愛犬が「ハァハァ」と舌を出している姿はよく見かけますよね。この行動は多くの場合正常ですが、状況によっては注意が必要なサインになることもあります。大切なのは「いつ・どんな様子で」舌を出しているかを観察することです。
体温調節としてのパンティング
犬が舌を出す最も一般的な理由は体温調節です。
汗をかけない犬の特徴
犬は人のように全身で汗をかけないため、呼吸によって体温を下げます。舌を出して呼吸を速め、唾液を蒸発させることで熱を逃がしているのです。
注意したいシーン
・暑い日
・運動後
・興奮しているとき
このような場面で舌を出している場合は自然な反応ですが、水分補給や涼しい環境を整えてあげましょう。
リラックスや興奮によるもの
呼吸が落ち着いているのに舌が出ている場合は、気持ちの状態が関係しています。
力が抜けているサイン
くつろいでいるとき、口元の筋肉が緩み、自然と舌が出ることがあります。安心している証拠ともいえるでしょう。
テンションが高いとき
遊びや来客時など興奮状態では、呼吸がやや速くなり舌を出すこともあります。この場合は表情やしぐさ全体を見て判断するのがポイントです。
ストレス時に見せるサイン
犬は不安や緊張を感じると、自分を落ち着かせる行動をとります。
カーミングシグナルとは
舌で鼻や口周りをペロペロなめる行動は、ストレスを和らげるためのサインです。例えば以下のような場面で見られます。
・知らない場所に行ったとき
・飼い主に叱られたとき
・苦手な相手に近づかれたとき
このときは無理に構わず、安心できる環境を整えてあげることが大切です。
口のトラブルが原因のことも
舌を頻繁に出す場合、口の中に違和感がある可能性も考えられます。
チェックしたい症状
・口臭が強くなる
・食べにくそうにする
・よだれが増える
歯周病や口内炎などが隠れていることもあるため、気になる場合は早めに受診しましょう。
病気のサインとしての可能性
ぐったりしていたり、呼吸が異常に荒い場合は注意が必要です。
特に気をつけたい症状
・舌を出したまま苦しそうにしている
・震えや元気消失がある
・運動していないのに呼吸が荒い
このような場合、熱中症や心臓の病気などが疑われます。
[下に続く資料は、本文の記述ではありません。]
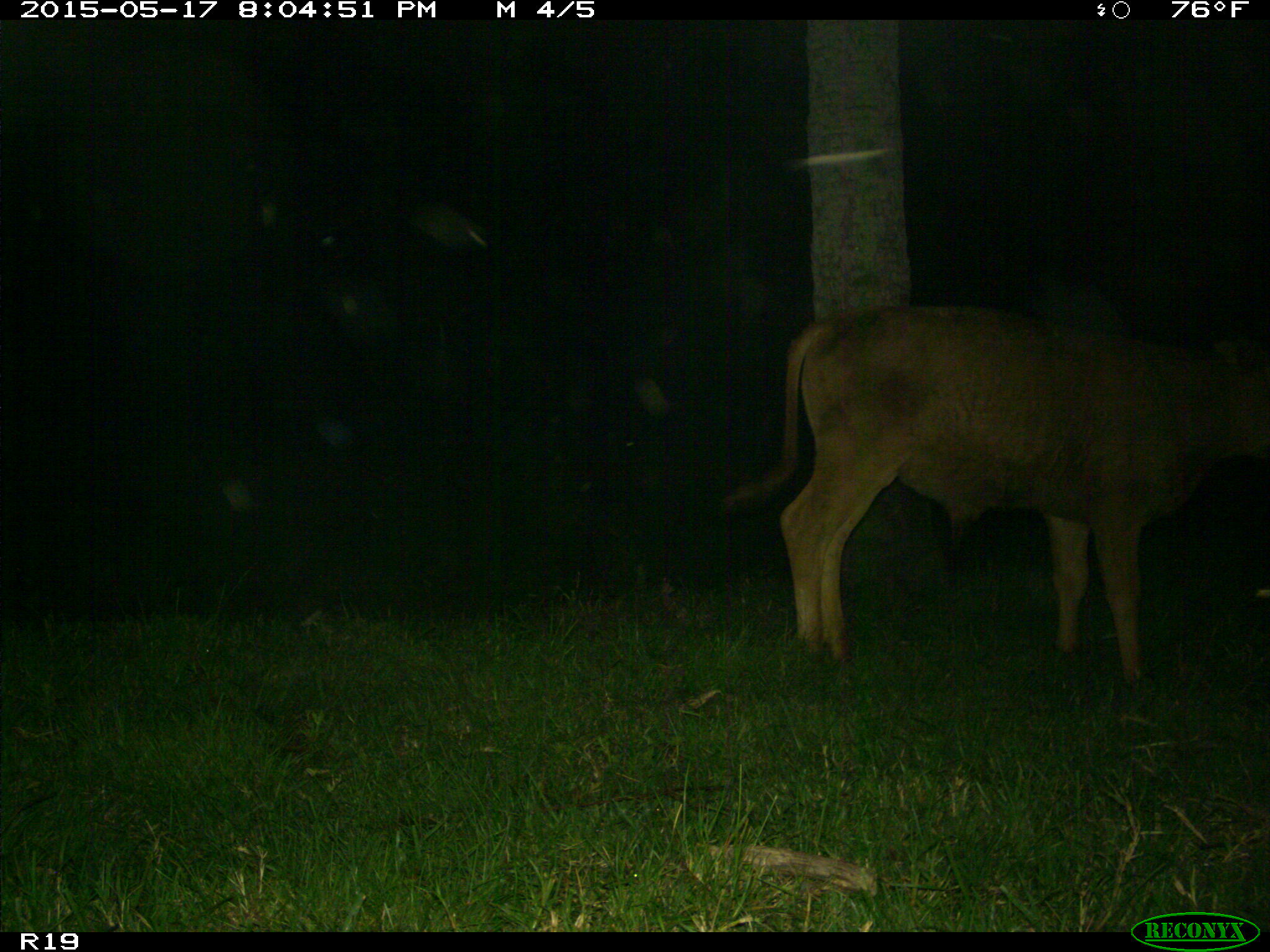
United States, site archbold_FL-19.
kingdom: Animalia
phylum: Chordata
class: Mammalia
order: Artiodactyla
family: Bovidae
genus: Bos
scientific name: Bos taurus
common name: domestic cow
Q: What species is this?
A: Bos taurus (domestic cow).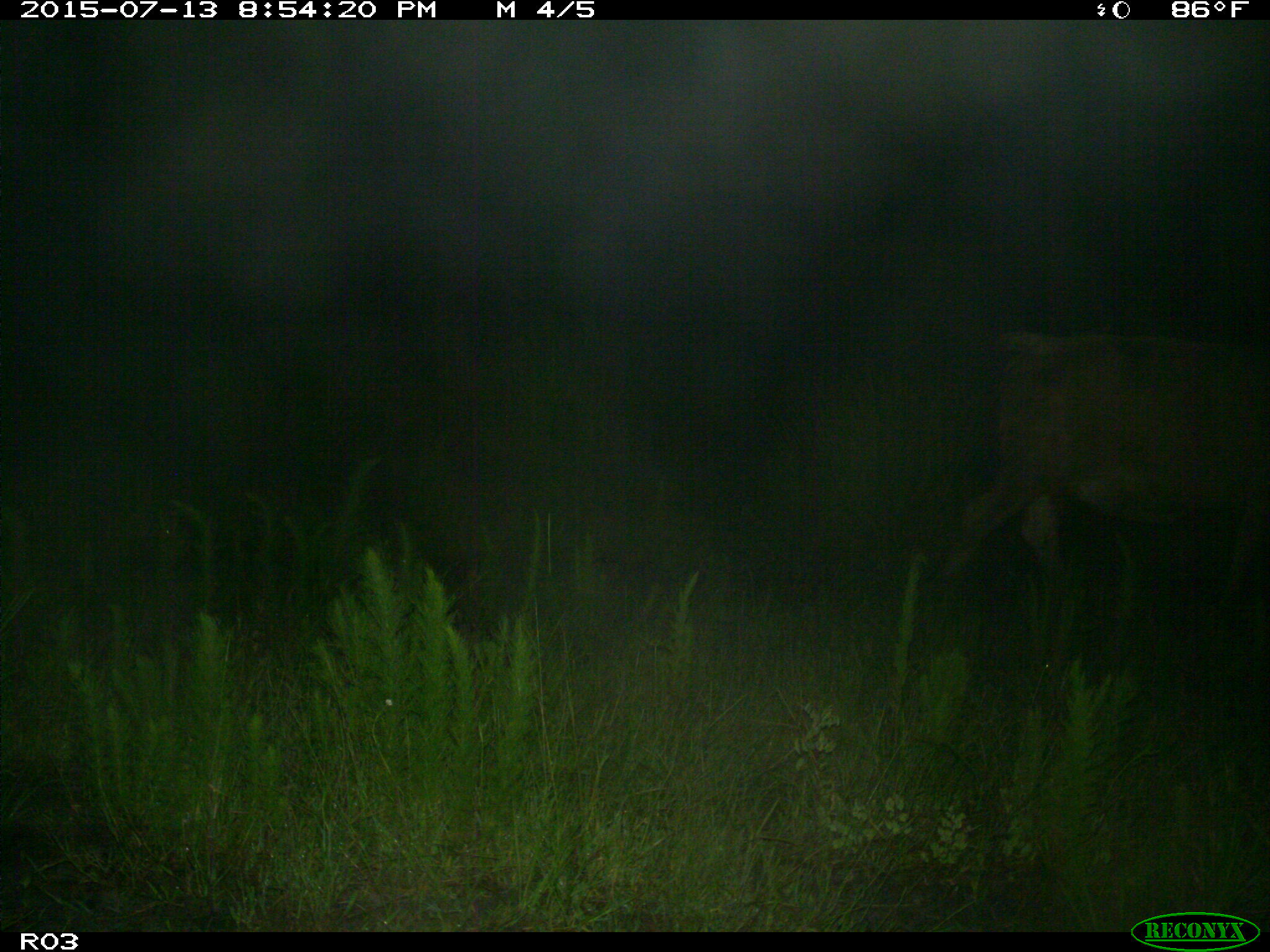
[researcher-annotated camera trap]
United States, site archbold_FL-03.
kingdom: Animalia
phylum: Chordata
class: Mammalia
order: Artiodactyla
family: Bovidae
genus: Bos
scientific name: Bos taurus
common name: domestic cow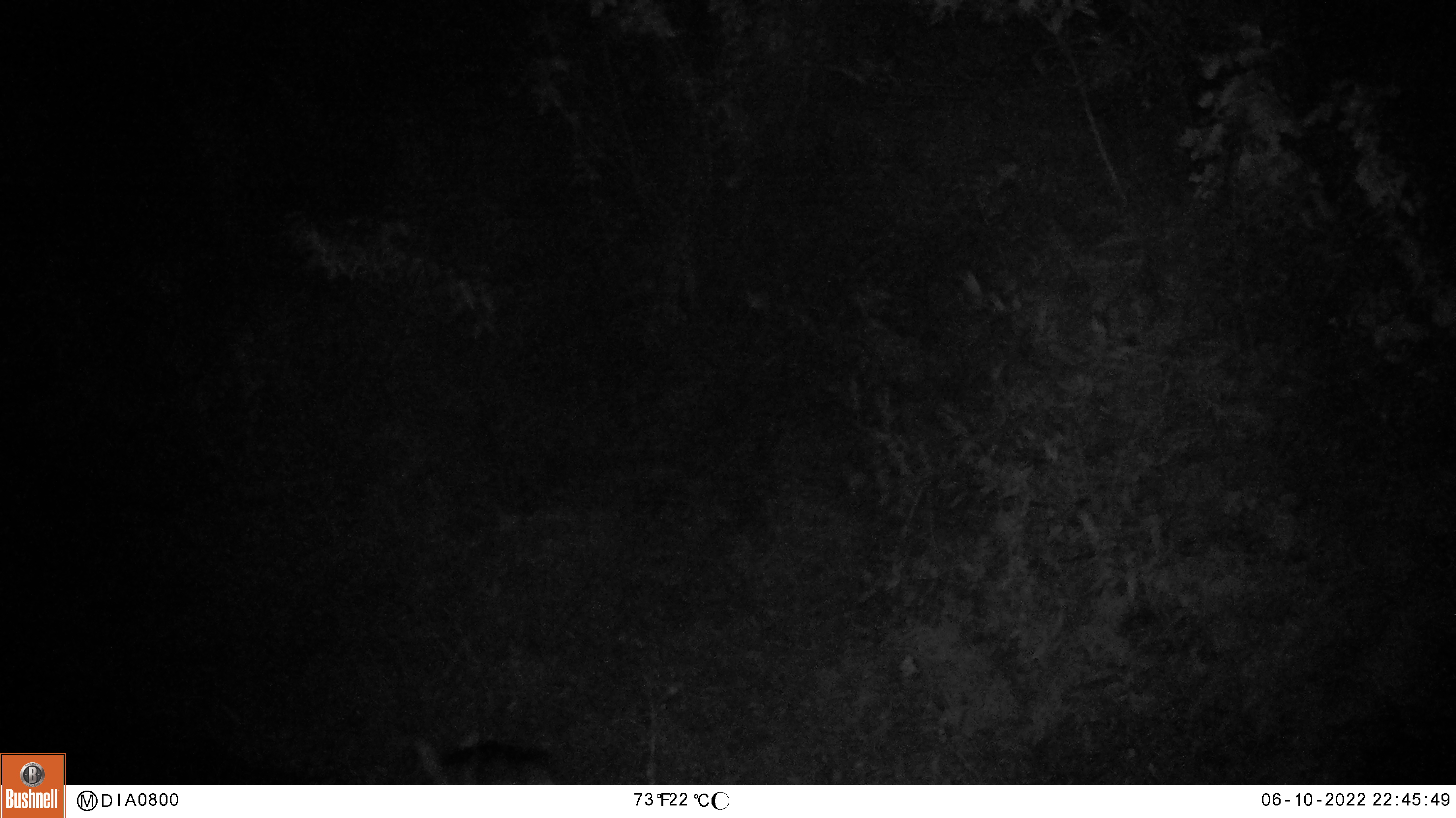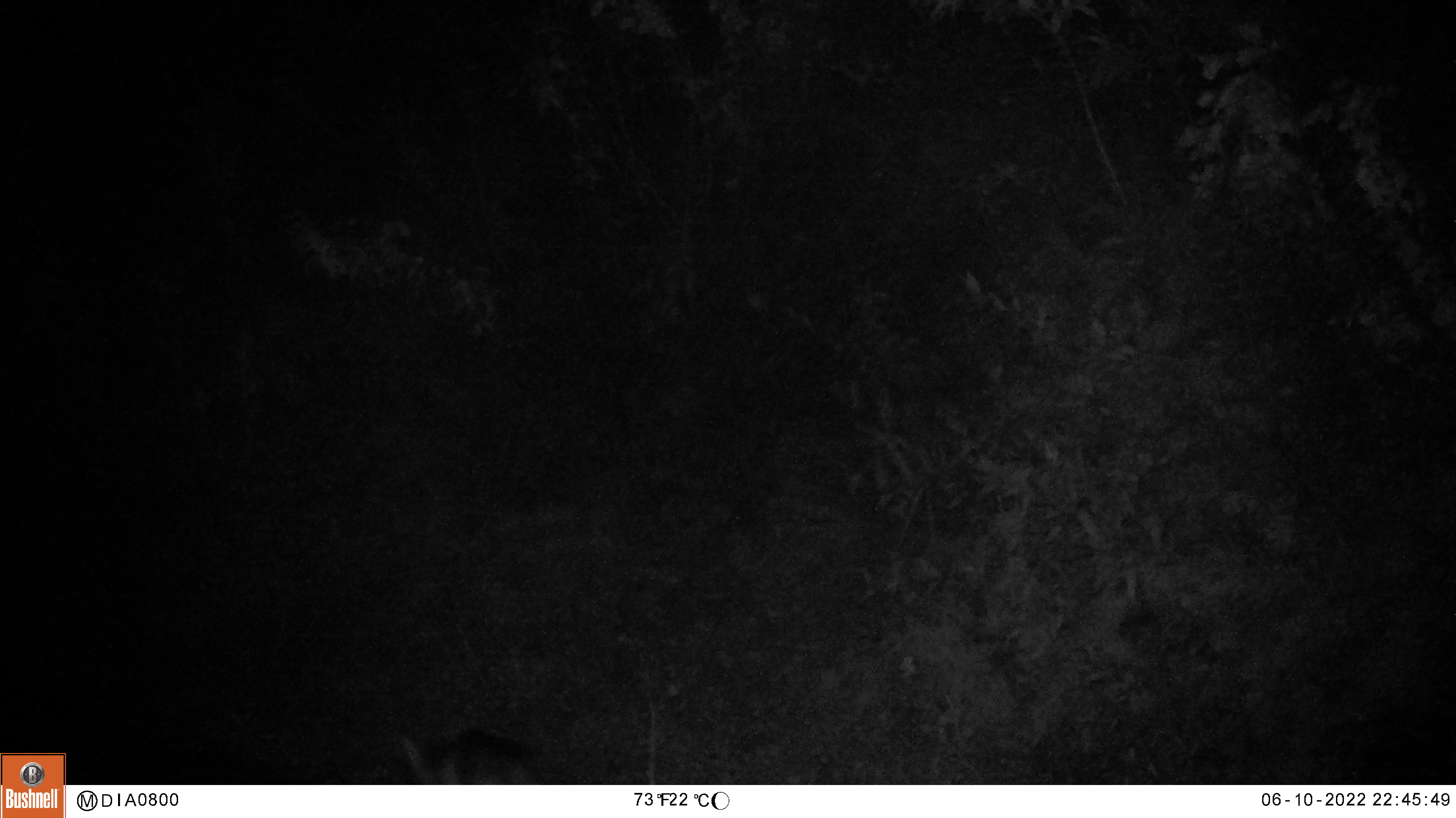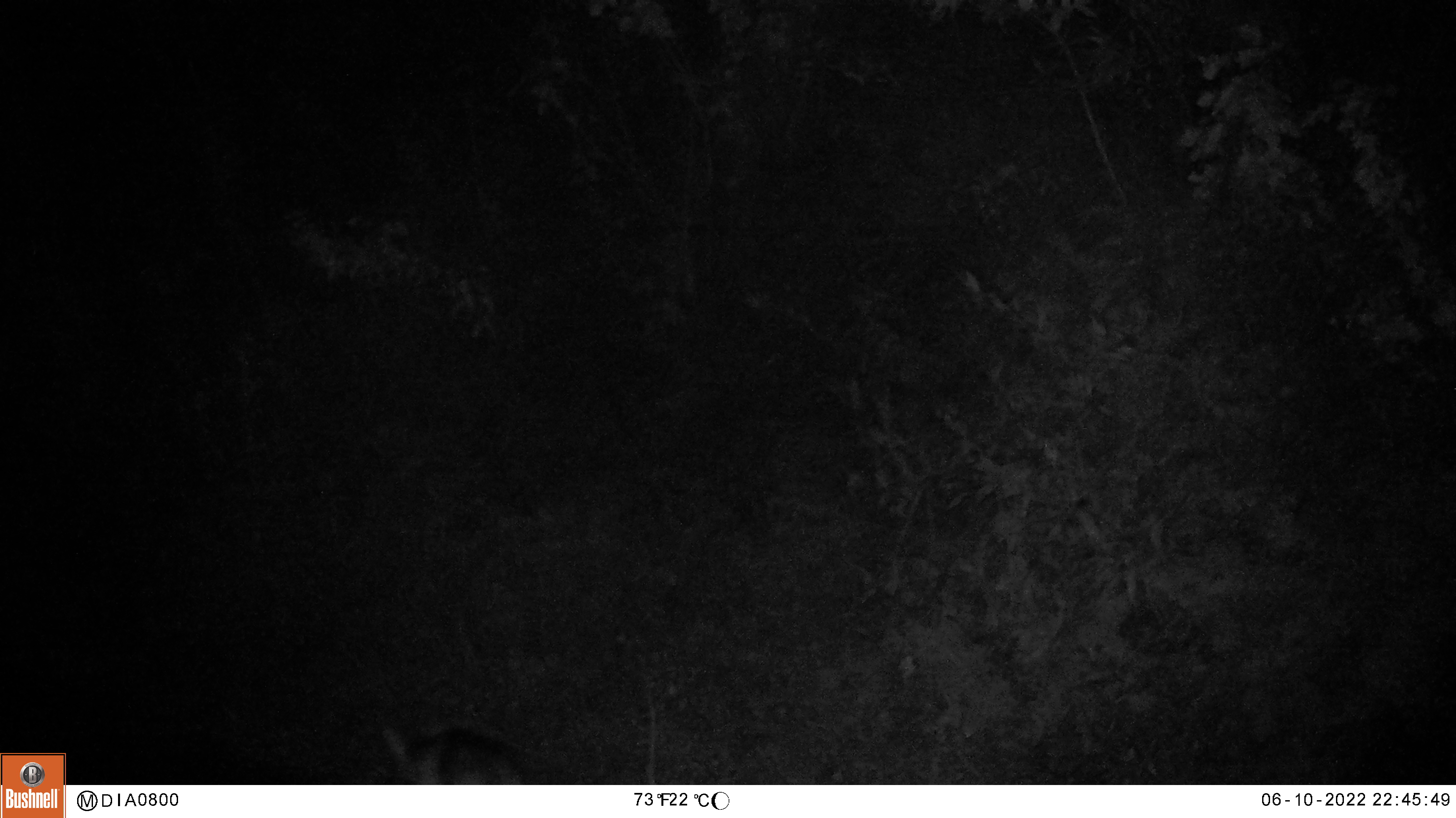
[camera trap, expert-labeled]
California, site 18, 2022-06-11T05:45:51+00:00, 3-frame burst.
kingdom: Animalia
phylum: Chordata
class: Mammalia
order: Carnivora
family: Canidae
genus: Canis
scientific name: Canis latrans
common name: coyote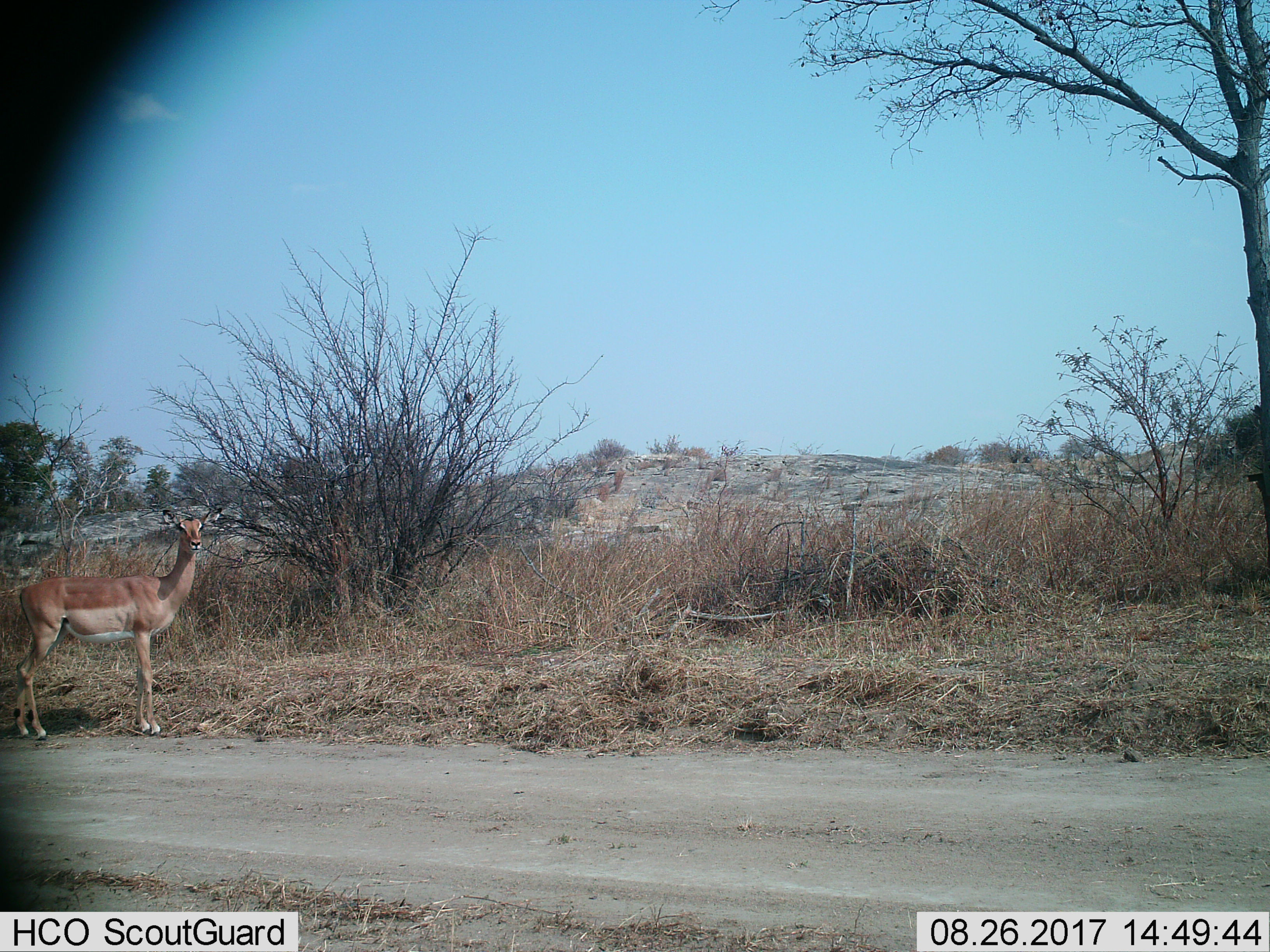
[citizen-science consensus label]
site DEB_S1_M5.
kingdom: Animalia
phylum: Chordata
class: Mammalia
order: Artiodactyla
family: Bovidae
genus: Aepyceros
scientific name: Aepyceros melampus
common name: impala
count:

緊急性が高いケースもあるため、すぐに動物病院へ相談しましょう。
飼い主ができる日常チェック
普段から愛犬の様子を観察することで、異変に早く気づけます。
観察ポイント
・呼吸の速さ
・舌の色(ピンクが正常)
・元気や食欲の有無
異常を感じたら、動画で記録しておくと診察時に役立ちます。
【まとめ】
犬が舌を出す理由には、体温調節や感情表現などの自然なものから、ストレスや病気までさまざまな原因があります。大切なのは普段との違いに気づくことです。日常的に様子を観察し、異変があれば早めに対応することで、愛犬の健康をしっかり守ることができます。